Because the need for rapid and precise techniques is great and a profit might be made by developing them, many civilian and military investigators, universities, and commercial interests have pitched headlong into this area of study and product development. It is a great time to be alive and interested in viral diagnosis. The twin, or at least related, fields of diagnosis and treatment clearly are moving towards prevention of diseases and interruption or retardation of viral replication and spread. Nonetheless, as do all scientific advances, they move slowly, meticulously, sometimes misleadingly, and sometimes erroneously towards the goals; five steps forward and one-step backwards, but forward in the end. Basic knowledge of immunology, pathophysiology, and treatment is helpful in managing the patient’s illness, but such treatment can be similar to finding a black box in a large and unlighted room, unless the clinician has some idea of the cause of the illness. Taking a good guess can be very useful if the guess is correct, but taking a bad guess can be disastrous for both the patient and for the community.
When Nipah virus infections are diagnosed (clinically or using inaccurate laboratory assays) as Japanese encephalitis or “measles”, when West Nile virus infections are diagnosed as St. Louis encephalitis virus infections, or any time when infection with virus X is diagnosed as infection with virus Y, we should all be embarrassed and perhaps a great deal less arrogant than we are. As much attention should be paid to a sample at 4 PM on a Friday as at 11 AM on a Tuesday; the patient and the clinician are waiting. Reports should be required to be made available as soon as possible so that the people who need to make larger decisions can have time to make them. Information, sometimes withheld for political reasons, should be disseminated as quickly and as honestly as possible. Diagnosis is, or should be, a team effort, beginning with the very basics: accuracy, rapidity and precision.

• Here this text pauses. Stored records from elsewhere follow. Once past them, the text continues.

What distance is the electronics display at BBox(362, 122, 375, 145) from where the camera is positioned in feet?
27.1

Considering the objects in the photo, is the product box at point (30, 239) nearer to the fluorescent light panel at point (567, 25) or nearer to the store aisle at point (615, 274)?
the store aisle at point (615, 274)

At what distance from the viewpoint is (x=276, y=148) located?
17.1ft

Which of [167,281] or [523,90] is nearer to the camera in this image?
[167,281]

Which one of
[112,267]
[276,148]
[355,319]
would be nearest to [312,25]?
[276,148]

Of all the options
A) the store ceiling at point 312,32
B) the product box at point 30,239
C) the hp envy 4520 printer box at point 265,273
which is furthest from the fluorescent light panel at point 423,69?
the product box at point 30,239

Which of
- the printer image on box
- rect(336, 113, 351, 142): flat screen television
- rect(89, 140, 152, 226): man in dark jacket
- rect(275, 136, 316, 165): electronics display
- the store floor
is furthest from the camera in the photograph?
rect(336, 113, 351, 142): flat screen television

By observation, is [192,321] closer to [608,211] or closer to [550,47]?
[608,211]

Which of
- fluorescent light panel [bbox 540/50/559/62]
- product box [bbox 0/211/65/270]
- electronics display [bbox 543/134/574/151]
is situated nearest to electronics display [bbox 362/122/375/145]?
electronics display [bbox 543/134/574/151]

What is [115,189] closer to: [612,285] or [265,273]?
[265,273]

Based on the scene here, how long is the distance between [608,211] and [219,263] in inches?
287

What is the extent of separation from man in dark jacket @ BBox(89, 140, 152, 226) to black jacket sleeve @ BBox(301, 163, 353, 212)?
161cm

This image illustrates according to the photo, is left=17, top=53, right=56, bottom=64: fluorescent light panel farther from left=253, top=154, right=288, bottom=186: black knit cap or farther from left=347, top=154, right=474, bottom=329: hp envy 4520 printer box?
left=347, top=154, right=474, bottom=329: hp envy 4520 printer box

The bottom line in all this is the word “clinical”: (A) the patient, (B) the patient, and (C) the patient. If the information we obtain is not bedside- relevant and patient-oriented, the information we obtain is useful, but only as a foundation for other studies or for cocktail party chatter. The aim of this new journal is to publish timely articles regarding “all aspects of basic and clinical microbiology relevant to infectious diseases, including current research on diagnosis, management, treatment, preventive measures, vaccination, and methodology. Clinical microbiology- relevant immunology, pathophysiology, genetics, epidemiological, and genomics studies” also will be published. I wish the publisher and editors good luck in receiving enough first class manuscripts to meet their goals. If they are hard-nosed about what is acceptable to the journal and what is not, they will not need luck.